Données de questions de raisonnement spatial:
--

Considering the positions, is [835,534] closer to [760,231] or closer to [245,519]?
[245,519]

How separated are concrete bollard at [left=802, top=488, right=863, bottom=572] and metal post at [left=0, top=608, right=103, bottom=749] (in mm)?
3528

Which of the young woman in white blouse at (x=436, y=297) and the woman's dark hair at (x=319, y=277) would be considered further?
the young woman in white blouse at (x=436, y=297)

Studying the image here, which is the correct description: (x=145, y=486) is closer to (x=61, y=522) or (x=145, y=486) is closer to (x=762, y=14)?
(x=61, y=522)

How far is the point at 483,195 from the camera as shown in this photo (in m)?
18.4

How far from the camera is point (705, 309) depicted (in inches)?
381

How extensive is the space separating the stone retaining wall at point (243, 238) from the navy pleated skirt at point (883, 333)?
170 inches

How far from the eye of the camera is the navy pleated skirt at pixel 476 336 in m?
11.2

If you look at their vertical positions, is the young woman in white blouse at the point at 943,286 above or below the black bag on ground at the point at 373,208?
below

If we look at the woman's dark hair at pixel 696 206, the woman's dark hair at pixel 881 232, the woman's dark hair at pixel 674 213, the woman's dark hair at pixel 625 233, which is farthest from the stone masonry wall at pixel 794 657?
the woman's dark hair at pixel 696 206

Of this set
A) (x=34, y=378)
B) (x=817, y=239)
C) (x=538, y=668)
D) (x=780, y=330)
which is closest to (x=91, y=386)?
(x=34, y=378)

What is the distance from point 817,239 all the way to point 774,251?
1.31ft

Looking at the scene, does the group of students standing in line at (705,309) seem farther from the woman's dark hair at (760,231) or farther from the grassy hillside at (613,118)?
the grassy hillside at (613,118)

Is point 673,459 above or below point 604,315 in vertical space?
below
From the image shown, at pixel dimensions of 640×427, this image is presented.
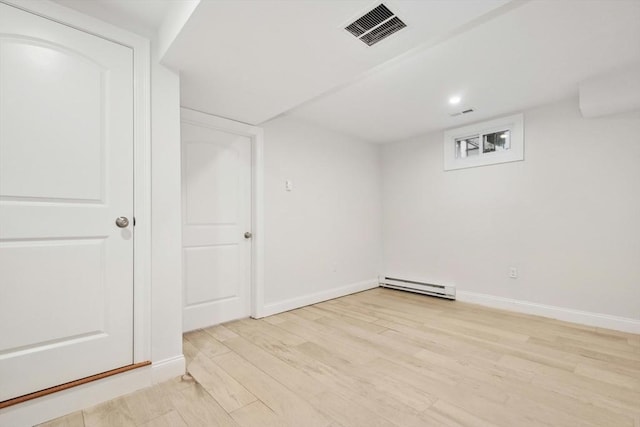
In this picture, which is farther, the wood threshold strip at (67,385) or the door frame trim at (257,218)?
the door frame trim at (257,218)

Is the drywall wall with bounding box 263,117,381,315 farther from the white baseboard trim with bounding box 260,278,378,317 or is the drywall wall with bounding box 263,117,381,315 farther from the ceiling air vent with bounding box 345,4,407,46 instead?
the ceiling air vent with bounding box 345,4,407,46

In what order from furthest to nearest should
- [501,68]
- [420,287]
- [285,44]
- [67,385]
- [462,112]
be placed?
[420,287] → [462,112] → [501,68] → [285,44] → [67,385]

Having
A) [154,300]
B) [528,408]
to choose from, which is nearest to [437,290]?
[528,408]

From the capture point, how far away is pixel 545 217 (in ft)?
10.4

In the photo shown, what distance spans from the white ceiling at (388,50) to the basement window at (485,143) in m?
0.41

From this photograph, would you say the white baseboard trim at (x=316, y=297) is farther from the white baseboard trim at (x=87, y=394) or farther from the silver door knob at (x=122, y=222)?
the silver door knob at (x=122, y=222)

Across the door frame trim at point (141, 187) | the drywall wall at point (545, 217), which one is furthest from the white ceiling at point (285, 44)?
the drywall wall at point (545, 217)

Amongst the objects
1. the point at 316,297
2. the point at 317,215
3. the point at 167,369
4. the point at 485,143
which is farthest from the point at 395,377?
the point at 485,143

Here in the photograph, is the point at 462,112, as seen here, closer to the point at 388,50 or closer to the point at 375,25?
the point at 388,50

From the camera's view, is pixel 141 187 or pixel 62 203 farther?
pixel 141 187

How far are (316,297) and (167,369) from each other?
6.59ft

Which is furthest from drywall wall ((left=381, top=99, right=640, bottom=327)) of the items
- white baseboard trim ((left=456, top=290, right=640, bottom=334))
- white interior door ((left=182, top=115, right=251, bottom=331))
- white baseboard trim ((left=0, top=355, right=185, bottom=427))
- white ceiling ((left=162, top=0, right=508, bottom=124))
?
white baseboard trim ((left=0, top=355, right=185, bottom=427))

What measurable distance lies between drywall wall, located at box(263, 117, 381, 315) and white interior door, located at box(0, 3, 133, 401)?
1.60m

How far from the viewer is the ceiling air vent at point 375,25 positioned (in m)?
1.47
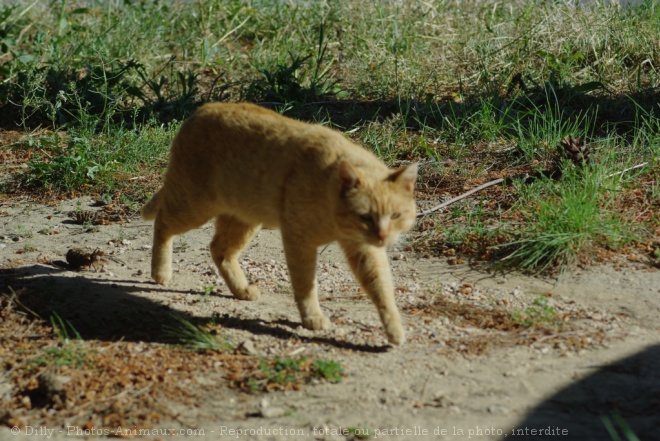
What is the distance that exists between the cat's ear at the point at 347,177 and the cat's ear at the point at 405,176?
218mm

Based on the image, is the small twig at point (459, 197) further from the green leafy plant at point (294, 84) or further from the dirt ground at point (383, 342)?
the green leafy plant at point (294, 84)

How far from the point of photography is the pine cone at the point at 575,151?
5.77 m

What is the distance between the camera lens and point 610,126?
700 cm

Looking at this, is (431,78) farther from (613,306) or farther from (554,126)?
(613,306)

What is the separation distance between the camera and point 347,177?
13.2 ft

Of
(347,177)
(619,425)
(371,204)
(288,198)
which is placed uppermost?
(347,177)

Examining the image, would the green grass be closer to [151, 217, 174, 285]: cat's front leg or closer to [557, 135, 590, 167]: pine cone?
[557, 135, 590, 167]: pine cone

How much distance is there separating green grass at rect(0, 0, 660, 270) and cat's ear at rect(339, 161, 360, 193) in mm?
1491

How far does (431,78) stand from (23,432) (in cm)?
552

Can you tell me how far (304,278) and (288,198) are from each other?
0.43 meters

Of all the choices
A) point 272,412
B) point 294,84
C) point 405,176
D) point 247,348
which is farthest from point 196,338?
point 294,84

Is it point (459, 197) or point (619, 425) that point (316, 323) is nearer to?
point (619, 425)

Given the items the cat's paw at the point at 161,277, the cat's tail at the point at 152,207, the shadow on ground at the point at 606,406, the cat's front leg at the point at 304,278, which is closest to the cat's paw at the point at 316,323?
the cat's front leg at the point at 304,278

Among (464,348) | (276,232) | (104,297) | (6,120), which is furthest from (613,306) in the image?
(6,120)
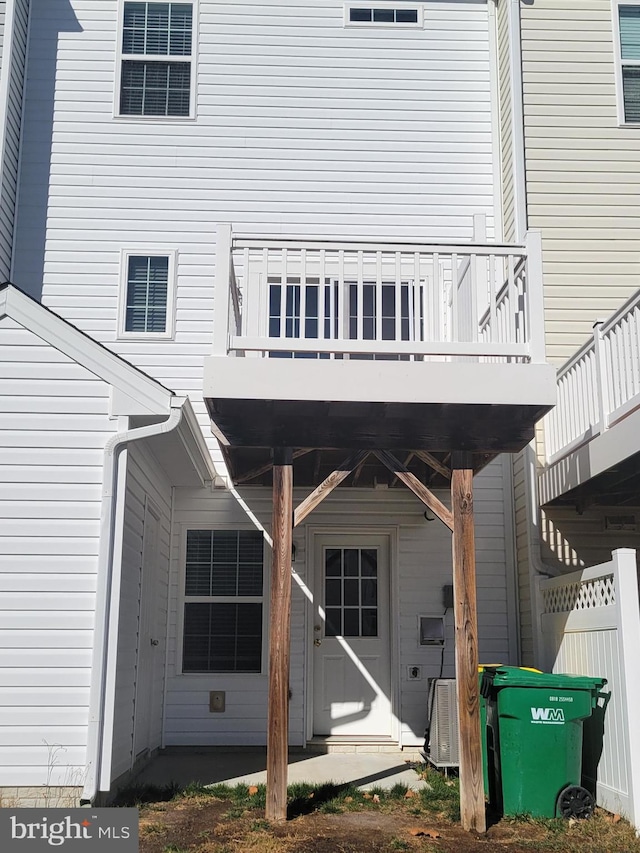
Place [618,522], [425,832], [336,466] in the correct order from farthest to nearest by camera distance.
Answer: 1. [618,522]
2. [336,466]
3. [425,832]

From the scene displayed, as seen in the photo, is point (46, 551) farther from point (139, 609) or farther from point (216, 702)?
point (216, 702)

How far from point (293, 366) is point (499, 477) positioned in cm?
415

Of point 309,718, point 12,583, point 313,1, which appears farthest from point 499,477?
point 313,1

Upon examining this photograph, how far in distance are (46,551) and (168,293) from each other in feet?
13.6

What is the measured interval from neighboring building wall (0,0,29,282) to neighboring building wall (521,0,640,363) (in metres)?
5.65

--

* Exercice: Restituez, s'il vous plaît, toutes les lignes des enregistrements ci-dessus sous forme de liste numérotée. Omettez les lignes vides et les images.

* Corrigé détaillé:
1. Considering the positions, is [835,534] closer to [760,231] or closer to [245,519]?
2. [245,519]
3. How separated are concrete bollard at [left=802, top=488, right=863, bottom=572] and metal post at [left=0, top=608, right=103, bottom=749] (in mm)?
4. 3528
5. Which of the young woman in white blouse at (x=436, y=297) and the woman's dark hair at (x=319, y=277) would be considered further?
6. the young woman in white blouse at (x=436, y=297)
7. Studying the image here, which is the correct description: (x=145, y=486) is closer to (x=61, y=522) or (x=145, y=486) is closer to (x=762, y=14)?
8. (x=61, y=522)
9. How far is the point at 483,195 from the camera as shown in this photo (in m)?
10. 18.4
11. How far from the camera is point (705, 309) depicted (in inches)?
12. 381
13. How extensive is the space separating the stone retaining wall at point (243, 238) from the navy pleated skirt at point (883, 333)?
14. 170 inches
15. How far from the eye of the camera is the navy pleated skirt at pixel 476 336 in m?
16. 11.2
17. If you look at their vertical positions, is the young woman in white blouse at the point at 943,286 above or below the black bag on ground at the point at 373,208?
18. below
19. If we look at the woman's dark hair at pixel 696 206, the woman's dark hair at pixel 881 232, the woman's dark hair at pixel 674 213, the woman's dark hair at pixel 625 233, which is farthest from the stone masonry wall at pixel 794 657?
20. the woman's dark hair at pixel 696 206
21. Of this set
22. A) (x=34, y=378)
23. B) (x=817, y=239)
24. C) (x=538, y=668)
25. D) (x=780, y=330)
26. which is closest to (x=91, y=386)?
27. (x=34, y=378)
28. What is the distance from point 817,239 all the way to point 774,251?
29. 1.31ft
30. Looking at the scene, does the group of students standing in line at (705,309) seem farther from the woman's dark hair at (760,231) or farther from the grassy hillside at (613,118)?
31. the grassy hillside at (613,118)
32. Is point 673,459 above or below point 604,315 in vertical space?
33. below
34. From the image shown, at pixel dimensions of 640×427, this image is presented.
35. In this picture, which is farther, the wood threshold strip at (67,385) or the door frame trim at (257,218)?
36. the door frame trim at (257,218)
37. Is the drywall wall with bounding box 263,117,381,315 farther from the white baseboard trim with bounding box 260,278,378,317 or is the drywall wall with bounding box 263,117,381,315 farther from the ceiling air vent with bounding box 345,4,407,46 instead?
38. the ceiling air vent with bounding box 345,4,407,46
39. In what order from furthest to nearest should
40. - [501,68]
41. - [420,287]
42. - [285,44]
43. - [67,385]
44. - [462,112]
45. be placed?
46. [420,287] → [462,112] → [501,68] → [285,44] → [67,385]
47. Having
48. A) [154,300]
49. B) [528,408]
50. to choose from, which is nearest to [437,290]?
51. [528,408]
52. From the capture point, how far away is pixel 545 217 (in ft)?
53. 10.4
54. In the photo shown, what distance spans from the white ceiling at (388,50) to the basement window at (485,143) in m?
55. 0.41
56. From this photograph, would you say the white baseboard trim at (x=316, y=297) is farther from the white baseboard trim at (x=87, y=394) or farther from the silver door knob at (x=122, y=222)?
57. the silver door knob at (x=122, y=222)
58. Across the door frame trim at point (141, 187) | the drywall wall at point (545, 217), which one is furthest from the white ceiling at point (285, 44)?
59. the drywall wall at point (545, 217)
60. Amongst the objects
61. 1. the point at 316,297
62. 2. the point at 317,215
63. 3. the point at 167,369
64. 4. the point at 485,143
65. which is farthest from the point at 395,377?
66. the point at 485,143
67. Here in the photograph, is the point at 462,112, as seen here, closer to the point at 388,50 or closer to the point at 375,25?
68. the point at 388,50
69. From the camera's view, is pixel 141 187 or pixel 62 203 farther?
70. pixel 141 187
71. How far are (316,297) and (167,369) from each other?
72. 6.59ft
73. Which is furthest from drywall wall ((left=381, top=99, right=640, bottom=327)) of the items
74. - white baseboard trim ((left=456, top=290, right=640, bottom=334))
75. - white interior door ((left=182, top=115, right=251, bottom=331))
76. - white baseboard trim ((left=0, top=355, right=185, bottom=427))
77. - white ceiling ((left=162, top=0, right=508, bottom=124))
78. ?
79. white baseboard trim ((left=0, top=355, right=185, bottom=427))
80. What measurable distance lies between drywall wall, located at box(263, 117, 381, 315) and white interior door, located at box(0, 3, 133, 401)?
81. 1.60m
82. How far from the viewer is the ceiling air vent at point 375,25 positioned (in m)?
83. 1.47
84. What is the distance that exists between the cat's ear at the point at 347,177 and the cat's ear at the point at 405,176?
85. 218mm
86. Based on the image, is the small twig at point (459, 197) further from the green leafy plant at point (294, 84) or further from the dirt ground at point (383, 342)?
87. the green leafy plant at point (294, 84)
88. How far from the point of photography is the pine cone at the point at 575,151?
89. 5.77 m
90. What is the distance between the camera lens and point 610,126?
91. 700 cm
92. Looking at this, is (431,78) farther from (613,306) or farther from (554,126)?
93. (613,306)
94. What is the separation distance between the camera and point 347,177?
95. 13.2 ft
96. Of
97. (347,177)
98. (619,425)
99. (371,204)
100. (288,198)
101. which is placed uppermost?
102. (347,177)
103. Examining the image, would the green grass be closer to [151, 217, 174, 285]: cat's front leg or closer to [557, 135, 590, 167]: pine cone?
104. [557, 135, 590, 167]: pine cone
105. How much distance is there separating green grass at rect(0, 0, 660, 270) and cat's ear at rect(339, 161, 360, 193) in mm?
106. 1491
107. How far does (431,78) stand from (23,432) (in cm)?
108. 552
109. Can you tell me how far (304,278) and (288,198) are from each other?
110. 0.43 meters
111. Of all the choices
112. A) point 272,412
113. B) point 294,84
114. C) point 405,176
115. D) point 247,348
116. which is farthest from point 196,338?
117. point 294,84
118. Is it point (459, 197) or point (619, 425) that point (316, 323) is nearer to?
119. point (619, 425)
120. Given the items the cat's paw at the point at 161,277, the cat's tail at the point at 152,207, the shadow on ground at the point at 606,406, the cat's front leg at the point at 304,278, which is closest to the cat's paw at the point at 316,323?
121. the cat's front leg at the point at 304,278
122. Among (464,348) | (276,232) | (104,297) | (6,120), which is furthest from (613,306) in the image?
123. (6,120)
124. Place [618,522], [425,832], [336,466] in the correct order from farthest to nearest by camera distance.
125. Answer: 1. [618,522]
126. 2. [336,466]
127. 3. [425,832]
128. From the scene displayed, as seen in the photo, is point (46, 551) farther from point (139, 609) or farther from point (216, 702)?
129. point (216, 702)
130. How far from point (293, 366) is point (499, 477) positioned in cm?
131. 415
132. Of point 309,718, point 12,583, point 313,1, which appears farthest from point 499,477?
133. point 313,1
134. Upon examining this photograph, how far in distance are (46,551) and (168,293) from each other in feet?
135. 13.6
136. What is the measured interval from neighboring building wall (0,0,29,282) to neighboring building wall (521,0,640,363) (in metres)?
137. 5.65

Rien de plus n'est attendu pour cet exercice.